My father said in no time we’d be digging up our crop but he wouldn’t be here to do it. There was no work in Limerick and the En-glish were looking for people to work in their war factories. It was hard for him to think of working for the English after what they did to us but the money was tempting and as long as the Americans had entered the war it was surely a just cause.
He went off to England with hundreds of men and women. Most sent money home but he spent his in the pubs of Coventry and forgot he had a family. My mother had to borrow from her own mother and ask for credit from Kathleen O’Connell’s grocery shop. She had to beg for food from the St. Vincent de Paul Society or wherever she could get it. She said it would be a great relief to us and we’d be saved when the time came to dig up our spuds, our carrots, our lovely heads of cabbage. Oh, we’d have a right feed then and if God was good He might send us a nice piece of ham and that wasn’t asking too much when you lived in Limerick, the ham capital of all Ireland.

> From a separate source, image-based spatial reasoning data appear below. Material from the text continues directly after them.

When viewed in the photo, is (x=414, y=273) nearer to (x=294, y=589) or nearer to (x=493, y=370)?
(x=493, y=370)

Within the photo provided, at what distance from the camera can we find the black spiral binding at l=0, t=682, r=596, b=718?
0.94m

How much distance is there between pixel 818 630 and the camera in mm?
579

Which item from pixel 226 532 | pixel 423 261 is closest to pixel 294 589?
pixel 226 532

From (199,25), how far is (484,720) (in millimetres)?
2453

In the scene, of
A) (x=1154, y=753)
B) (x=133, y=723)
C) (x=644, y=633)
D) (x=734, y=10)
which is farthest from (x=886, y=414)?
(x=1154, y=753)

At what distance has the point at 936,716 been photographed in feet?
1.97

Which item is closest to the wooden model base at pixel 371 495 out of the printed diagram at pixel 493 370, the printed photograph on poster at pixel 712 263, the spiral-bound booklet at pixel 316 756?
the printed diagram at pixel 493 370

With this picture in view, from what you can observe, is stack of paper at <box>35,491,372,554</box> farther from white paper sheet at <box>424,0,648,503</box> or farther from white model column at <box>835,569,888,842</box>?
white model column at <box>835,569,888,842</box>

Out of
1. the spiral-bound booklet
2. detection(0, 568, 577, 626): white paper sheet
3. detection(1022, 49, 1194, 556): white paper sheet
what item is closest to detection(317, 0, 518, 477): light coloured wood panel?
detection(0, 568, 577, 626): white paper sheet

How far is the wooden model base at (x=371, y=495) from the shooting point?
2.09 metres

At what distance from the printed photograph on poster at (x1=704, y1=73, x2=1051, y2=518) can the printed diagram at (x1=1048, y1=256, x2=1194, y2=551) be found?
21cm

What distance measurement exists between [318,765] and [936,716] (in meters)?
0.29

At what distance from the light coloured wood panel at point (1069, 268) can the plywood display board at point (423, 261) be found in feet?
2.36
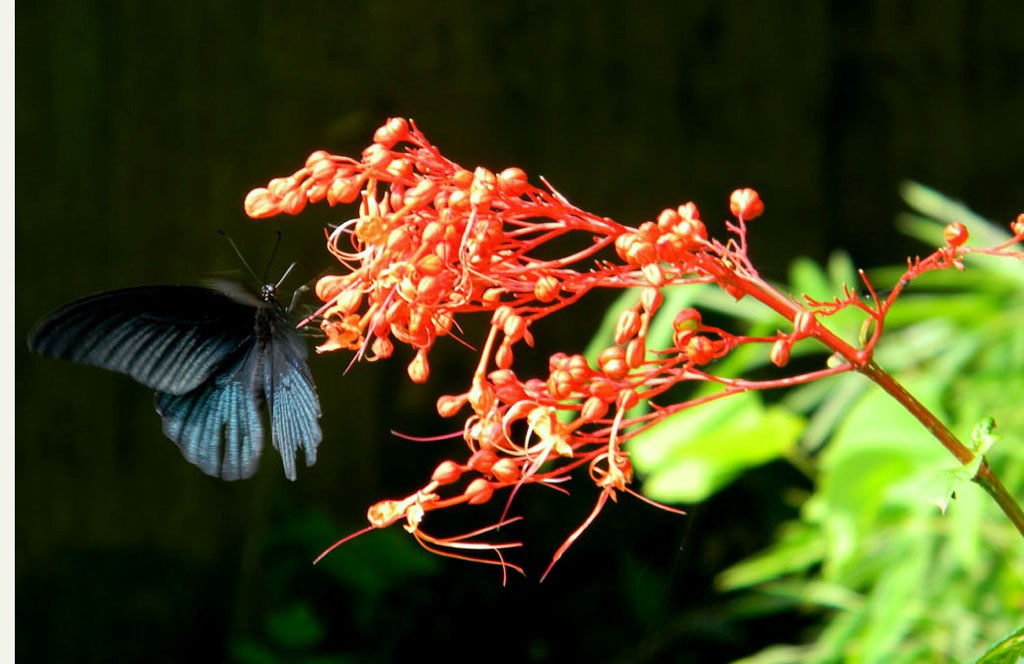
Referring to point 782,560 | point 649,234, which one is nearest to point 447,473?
point 649,234

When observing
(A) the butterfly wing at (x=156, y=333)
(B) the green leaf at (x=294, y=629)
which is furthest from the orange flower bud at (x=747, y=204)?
(B) the green leaf at (x=294, y=629)

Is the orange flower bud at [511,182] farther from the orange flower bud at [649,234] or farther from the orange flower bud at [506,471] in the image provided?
→ the orange flower bud at [506,471]

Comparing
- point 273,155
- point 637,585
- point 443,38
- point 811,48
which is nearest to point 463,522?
point 637,585

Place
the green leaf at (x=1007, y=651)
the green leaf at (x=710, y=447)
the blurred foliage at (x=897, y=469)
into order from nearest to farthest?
the green leaf at (x=1007, y=651) < the blurred foliage at (x=897, y=469) < the green leaf at (x=710, y=447)

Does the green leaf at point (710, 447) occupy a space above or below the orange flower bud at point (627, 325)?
below

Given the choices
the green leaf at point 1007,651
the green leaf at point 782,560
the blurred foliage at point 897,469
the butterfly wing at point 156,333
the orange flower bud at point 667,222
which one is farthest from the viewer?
the green leaf at point 782,560

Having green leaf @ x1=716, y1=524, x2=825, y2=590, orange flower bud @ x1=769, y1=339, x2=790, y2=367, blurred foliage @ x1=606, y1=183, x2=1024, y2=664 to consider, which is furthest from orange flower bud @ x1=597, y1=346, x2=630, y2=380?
green leaf @ x1=716, y1=524, x2=825, y2=590
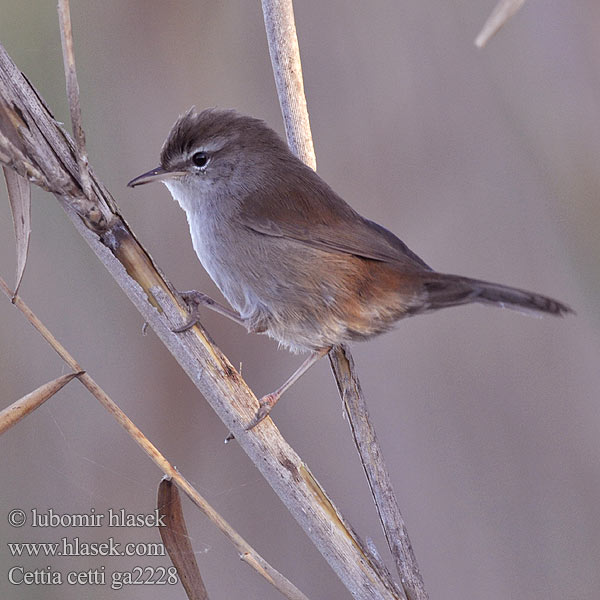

The day came and she put the new baby, Alphie, in the pram. She borrowed a coal sack from Mr. Hannon next door. We’ll fill it, she said
. I carried the fork and Malachy the spade so that he wouldn’t be knocking people’s eyes out with the prongs. My mother said, Don’t be swinging those tools or I’ll give ye a good clitther on the gob.
A smack in the mouth.
When we arrived at Rosbrien there were other women digging in the plots. If there was a man in the field he was old and not able for the work in England. My mother said hello across the low wall to this woman and that woman and when they didn’t answer back she said, They must be all gone deaf with the bending over.
She left Alphie in the pram outside the plot wall and told Michael mind the baby and don’t be hunting for berries. Malachy and I jumped over the wall but she had to sit on it, swing her legs over, and get down on the other side. She sat a minute and said, There’s nothing in the world like a new potato with salt and butter. I’d give me two eyes for it.
We lifted the spade and fork and went to the plot but for all we got there we might as well have stayed at home. The earth was still fresh from being dug and turned over and white worms crawled in the holes where the potatoes and carrots and heads of cabbage used to be.